> [Supplied material]:
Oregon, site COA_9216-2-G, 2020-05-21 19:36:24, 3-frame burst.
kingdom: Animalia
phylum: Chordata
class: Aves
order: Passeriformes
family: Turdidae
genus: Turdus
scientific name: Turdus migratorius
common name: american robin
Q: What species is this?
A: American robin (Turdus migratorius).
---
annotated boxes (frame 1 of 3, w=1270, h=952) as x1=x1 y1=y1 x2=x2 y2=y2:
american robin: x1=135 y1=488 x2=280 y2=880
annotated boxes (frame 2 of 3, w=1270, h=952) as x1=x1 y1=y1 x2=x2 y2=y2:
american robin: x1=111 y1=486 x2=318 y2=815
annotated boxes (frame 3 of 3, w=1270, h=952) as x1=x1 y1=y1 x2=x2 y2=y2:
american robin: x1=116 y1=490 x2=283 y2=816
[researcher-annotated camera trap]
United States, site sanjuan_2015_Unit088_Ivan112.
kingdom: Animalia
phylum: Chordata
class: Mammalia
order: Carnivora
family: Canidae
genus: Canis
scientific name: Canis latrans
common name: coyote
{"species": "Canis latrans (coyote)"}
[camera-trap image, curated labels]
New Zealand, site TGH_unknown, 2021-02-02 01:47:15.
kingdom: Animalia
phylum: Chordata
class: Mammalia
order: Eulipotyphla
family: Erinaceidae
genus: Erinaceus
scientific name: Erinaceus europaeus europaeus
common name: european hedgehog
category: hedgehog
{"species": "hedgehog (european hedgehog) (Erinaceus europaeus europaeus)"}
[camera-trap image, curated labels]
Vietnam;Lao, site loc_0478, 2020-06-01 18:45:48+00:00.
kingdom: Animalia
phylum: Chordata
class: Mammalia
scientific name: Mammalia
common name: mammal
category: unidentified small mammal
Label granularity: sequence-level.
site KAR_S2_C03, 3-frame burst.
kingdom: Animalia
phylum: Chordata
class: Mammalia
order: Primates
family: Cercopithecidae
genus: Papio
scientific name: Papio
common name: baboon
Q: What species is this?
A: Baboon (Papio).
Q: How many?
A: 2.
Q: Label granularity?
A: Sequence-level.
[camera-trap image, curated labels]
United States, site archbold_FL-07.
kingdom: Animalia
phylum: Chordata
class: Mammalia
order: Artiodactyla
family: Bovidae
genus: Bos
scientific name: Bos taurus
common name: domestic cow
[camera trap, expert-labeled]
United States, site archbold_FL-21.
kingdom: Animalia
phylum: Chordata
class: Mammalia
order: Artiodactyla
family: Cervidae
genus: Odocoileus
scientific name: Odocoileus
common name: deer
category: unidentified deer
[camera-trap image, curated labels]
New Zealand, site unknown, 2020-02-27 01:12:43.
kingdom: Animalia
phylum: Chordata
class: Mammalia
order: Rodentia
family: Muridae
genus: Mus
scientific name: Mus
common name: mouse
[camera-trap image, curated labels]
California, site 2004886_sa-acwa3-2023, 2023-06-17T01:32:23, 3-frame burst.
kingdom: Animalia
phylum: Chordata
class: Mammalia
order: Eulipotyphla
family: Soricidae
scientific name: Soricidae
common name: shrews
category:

> [About this task]: A verbatim repeat of all the entries above is the required answer.

> [Output for this task]:
Oregon, site COA_9216-2-G, 2020-05-21 19:36:24, 3-frame burst.
kingdom: Animalia
phylum: Chordata
class: Aves
order: Passeriformes
family: Turdidae
genus: Turdus
scientific name: Turdus migratorius
common name: american robin
Q: What species is this?
A: American robin (Turdus migratorius).
---
annotated boxes (frame 1 of 3, w=1270, h=952) as x1=x1 y1=y1 x2=x2 y2=y2:
american robin: x1=135 y1=488 x2=280 y2=880
annotated boxes (frame 2 of 3, w=1270, h=952) as x1=x1 y1=y1 x2=x2 y2=y2:
american robin: x1=111 y1=486 x2=318 y2=815
annotated boxes (frame 3 of 3, w=1270, h=952) as x1=x1 y1=y1 x2=x2 y2=y2:
american robin: x1=116 y1=490 x2=283 y2=816
[researcher-annotated camera trap]
United States, site sanjuan_2015_Unit088_Ivan112.
kingdom: Animalia
phylum: Chordata
class: Mammalia
order: Carnivora
family: Canidae
genus: Canis
scientific name: Canis latrans
common name: coyote
{"species": "Canis latrans (coyote)"}
[camera-trap image, curated labels]
New Zealand, site TGH_unknown, 2021-02-02 01:47:15.
kingdom: Animalia
phylum: Chordata
class: Mammalia
order: Eulipotyphla
family: Erinaceidae
genus: Erinaceus
scientific name: Erinaceus europaeus europaeus
common name: european hedgehog
category: hedgehog
{"species": "hedgehog (european hedgehog) (Erinaceus europaeus europaeus)"}
[camera-trap image, curated labels]
Vietnam;Lao, site loc_0478, 2020-06-01 18:45:48+00:00.
kingdom: Animalia
phylum: Chordata
class: Mammalia
scientific name: Mammalia
common name: mammal
category: unidentified small mammal
Label granularity: sequence-level.
site KAR_S2_C03, 3-frame burst.
kingdom: Animalia
phylum: Chordata
class: Mammalia
order: Primates
family: Cercopithecidae
genus: Papio
scientific name: Papio
common name: baboon
Q: What species is this?
A: Baboon (Papio).
Q: How many?
A: 2.
Q: Label granularity?
A: Sequence-level.
[camera-trap image, curated labels]
United States, site archbold_FL-07.
kingdom: Animalia
phylum: Chordata
class: Mammalia
order: Artiodactyla
family: Bovidae
genus: Bos
scientific name: Bos taurus
common name: domestic cow
[camera trap, expert-labeled]
United States, site archbold_FL-21.
kingdom: Animalia
phylum: Chordata
class: Mammalia
order: Artiodactyla
family: Cervidae
genus: Odocoileus
scientific name: Odocoileus
common name: deer
category: unidentified deer
[camera-trap image, curated labels]
New Zealand, site unknown, 2020-02-27 01:12:43.
kingdom: Animalia
phylum: Chordata
class: Mammalia
order: Rodentia
family: Muridae
genus: Mus
scientific name: Mus
common name: mouse
[camera-trap image, curated labels]
California, site 2004886_sa-acwa3-2023, 2023-06-17T01:32:23, 3-frame burst.
kingdom: Animalia
phylum: Chordata
class: Mammalia
order: Eulipotyphla
family: Soricidae
scientific name: Soricidae
common name: shrews
category:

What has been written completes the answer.